Friday, December 7, 2007

Memory Management Mechanisms

Mechanism Versus Policy

Accessing and manipulating memory involves a lot of accounting work. Measures have to be taken to ensure that memory being accessed is valid and that it corresponds to actual physical storage. If memory protection mechanisms are in place, checks will also need to be performed by the processor to ensure that an executing task does not access memory locations that it should not. Memory protection is the type of service that multiuser operating systems are built upon. If virtual memory is being used, a significant amount of bookkeeping will need to be maintained in order to track which disk sectors belong to which task. It is more effort than you think, and all the steps must be completed flawlessly.


ASIDE

An arm-waving explanation is a proposition that has not been established using precise mathematical statements. Mathematical statements have the benefit of being completely unambiguous: They are either true or false. An arm-waving explanation tends to eschew logical rigor entirely in favor of arguments that appeal to intuition. Such reasoning is at best dubious, not only because intuition can often be incorrect, but also because intuitive arguments are ambiguous. For example, people who argue that the world is flat tend to rely on arm-waving explanations.

Memory Hierarchy

When someone uses the term "memory," they are typically referring to the data storage provided by dedicated chips located on the motherboard. The storage these chips provide is often referred to as Random Access Memory (RAM), main memory, and primary storage. Back in the iron age, when mainframes walked the earth, it was called the core. The storage provided by these chips is volatile, which is to say that data in the chips is lost when the power is switched off.

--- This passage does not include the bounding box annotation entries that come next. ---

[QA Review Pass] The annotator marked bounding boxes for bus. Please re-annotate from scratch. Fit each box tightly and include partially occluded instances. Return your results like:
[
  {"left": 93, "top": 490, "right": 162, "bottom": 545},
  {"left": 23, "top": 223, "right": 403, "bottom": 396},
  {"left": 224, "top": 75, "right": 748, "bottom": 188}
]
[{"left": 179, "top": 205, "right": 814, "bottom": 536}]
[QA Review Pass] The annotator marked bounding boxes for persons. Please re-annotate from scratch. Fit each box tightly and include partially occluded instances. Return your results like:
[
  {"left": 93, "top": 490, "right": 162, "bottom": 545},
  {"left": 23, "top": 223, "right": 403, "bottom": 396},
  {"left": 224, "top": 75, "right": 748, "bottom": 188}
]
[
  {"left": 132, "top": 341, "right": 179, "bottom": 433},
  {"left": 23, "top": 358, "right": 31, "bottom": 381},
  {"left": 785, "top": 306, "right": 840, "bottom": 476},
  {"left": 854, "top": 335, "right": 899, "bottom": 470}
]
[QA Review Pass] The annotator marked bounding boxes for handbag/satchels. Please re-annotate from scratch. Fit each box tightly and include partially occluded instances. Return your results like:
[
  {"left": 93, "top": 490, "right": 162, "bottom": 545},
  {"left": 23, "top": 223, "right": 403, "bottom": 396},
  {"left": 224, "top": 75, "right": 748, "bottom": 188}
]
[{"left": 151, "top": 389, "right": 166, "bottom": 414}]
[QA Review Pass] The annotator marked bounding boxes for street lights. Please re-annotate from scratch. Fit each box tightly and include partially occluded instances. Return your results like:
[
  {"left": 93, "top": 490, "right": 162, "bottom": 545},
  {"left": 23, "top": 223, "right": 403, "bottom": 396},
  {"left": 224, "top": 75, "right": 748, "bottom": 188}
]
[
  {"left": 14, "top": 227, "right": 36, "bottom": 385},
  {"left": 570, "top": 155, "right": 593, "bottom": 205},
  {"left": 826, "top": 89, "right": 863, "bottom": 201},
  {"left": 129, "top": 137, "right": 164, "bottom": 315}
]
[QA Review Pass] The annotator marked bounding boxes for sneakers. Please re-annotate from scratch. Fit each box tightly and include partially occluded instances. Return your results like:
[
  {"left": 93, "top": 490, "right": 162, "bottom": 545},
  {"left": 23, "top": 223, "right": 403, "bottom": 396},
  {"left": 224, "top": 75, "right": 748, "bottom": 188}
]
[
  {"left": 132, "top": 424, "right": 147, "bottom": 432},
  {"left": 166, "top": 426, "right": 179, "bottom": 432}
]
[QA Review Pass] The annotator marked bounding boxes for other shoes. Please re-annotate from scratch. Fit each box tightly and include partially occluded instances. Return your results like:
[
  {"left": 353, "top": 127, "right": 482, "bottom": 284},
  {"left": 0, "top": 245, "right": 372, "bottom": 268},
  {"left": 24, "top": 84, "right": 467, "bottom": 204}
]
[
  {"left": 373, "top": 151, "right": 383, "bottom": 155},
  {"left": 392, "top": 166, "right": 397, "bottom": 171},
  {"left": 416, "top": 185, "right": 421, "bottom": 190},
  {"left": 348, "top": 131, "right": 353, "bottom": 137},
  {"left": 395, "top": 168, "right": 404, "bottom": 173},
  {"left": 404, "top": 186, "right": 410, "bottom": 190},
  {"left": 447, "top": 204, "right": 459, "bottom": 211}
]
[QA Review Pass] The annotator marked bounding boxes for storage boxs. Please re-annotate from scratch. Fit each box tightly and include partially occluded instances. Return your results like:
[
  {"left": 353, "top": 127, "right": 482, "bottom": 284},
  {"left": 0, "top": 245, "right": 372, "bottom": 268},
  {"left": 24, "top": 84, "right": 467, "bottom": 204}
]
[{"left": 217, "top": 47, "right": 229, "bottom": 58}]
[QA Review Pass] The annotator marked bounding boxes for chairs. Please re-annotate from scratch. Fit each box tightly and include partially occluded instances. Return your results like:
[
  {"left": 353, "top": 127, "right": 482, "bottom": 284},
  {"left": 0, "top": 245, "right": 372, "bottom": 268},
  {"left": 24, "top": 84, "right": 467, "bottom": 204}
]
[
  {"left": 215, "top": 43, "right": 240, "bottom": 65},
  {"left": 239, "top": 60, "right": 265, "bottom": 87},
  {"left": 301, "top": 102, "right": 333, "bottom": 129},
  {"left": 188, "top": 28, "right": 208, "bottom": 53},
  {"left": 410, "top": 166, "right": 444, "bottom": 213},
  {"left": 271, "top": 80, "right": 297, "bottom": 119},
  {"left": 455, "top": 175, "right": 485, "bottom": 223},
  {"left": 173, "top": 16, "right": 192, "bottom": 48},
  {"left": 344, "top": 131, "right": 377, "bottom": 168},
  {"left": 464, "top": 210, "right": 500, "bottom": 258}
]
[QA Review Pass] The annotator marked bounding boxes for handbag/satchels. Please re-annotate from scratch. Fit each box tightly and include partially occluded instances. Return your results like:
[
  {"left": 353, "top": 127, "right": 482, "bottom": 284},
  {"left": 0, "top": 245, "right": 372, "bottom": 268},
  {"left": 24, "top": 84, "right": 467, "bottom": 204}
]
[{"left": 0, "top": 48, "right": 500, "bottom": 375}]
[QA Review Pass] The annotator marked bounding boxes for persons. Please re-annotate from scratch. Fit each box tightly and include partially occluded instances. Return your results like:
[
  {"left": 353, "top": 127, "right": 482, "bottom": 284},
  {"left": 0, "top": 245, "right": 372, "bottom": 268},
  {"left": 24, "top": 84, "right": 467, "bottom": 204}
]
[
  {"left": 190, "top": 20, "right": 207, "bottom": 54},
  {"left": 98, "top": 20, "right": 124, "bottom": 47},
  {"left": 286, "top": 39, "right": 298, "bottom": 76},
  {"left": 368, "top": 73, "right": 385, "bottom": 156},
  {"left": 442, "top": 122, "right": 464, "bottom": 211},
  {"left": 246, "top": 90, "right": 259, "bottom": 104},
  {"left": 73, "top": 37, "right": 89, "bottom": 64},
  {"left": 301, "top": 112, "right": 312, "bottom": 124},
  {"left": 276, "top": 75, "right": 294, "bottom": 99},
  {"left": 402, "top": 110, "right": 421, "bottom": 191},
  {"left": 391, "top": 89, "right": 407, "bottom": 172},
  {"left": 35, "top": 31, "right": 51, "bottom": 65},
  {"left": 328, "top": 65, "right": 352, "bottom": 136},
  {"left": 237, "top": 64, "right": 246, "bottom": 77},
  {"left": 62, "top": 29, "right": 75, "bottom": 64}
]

There are various types of RAM:

  • DRAM

  • SDRAM

  • SRAM

  • VRAM

Dynamic RAM (DRAM) has to be recharged thousands of times each second. Synchronous DRAM (SDRAM) is refreshed at the clock speed at which the processor runs the most efficiently. Static RAM (SRAM) does not need to be refreshed like DRAM, and this makes it much faster. Unfortunately, SRAM is also much more expensive than DRAM and is used sparingly. SRAM tends to be used in processor caches and DRAM tends to be used for wholesale memory. Finally, there's Video RAM (VRAM), which is a region of memory used by video hardware.

Recent advances in technology and special optimizations implemented by certain manufacturers have led to a number of additional acronyms. Here are a couple of them:

  • DDR SDRAM

  • RDRAM

  • ESDRAM

DDR SDRAM stands for Double Data Rate Synchronous Dynamic Random Access Memory. With DDR SDRAM, data is read on both the rising and the falling of the system clock tick, basically doubling the bandwidth normally available. RDRAM is short for Rambus DRAM, a high-performance version of DRAM sold by Rambus that can transfer data at 800 MHz. Enhanced Synchronous DRAM (ESDRAM), manufactured by Enhanced Memory Systems, provides a way to replace SRAM with cheaper SDRAM.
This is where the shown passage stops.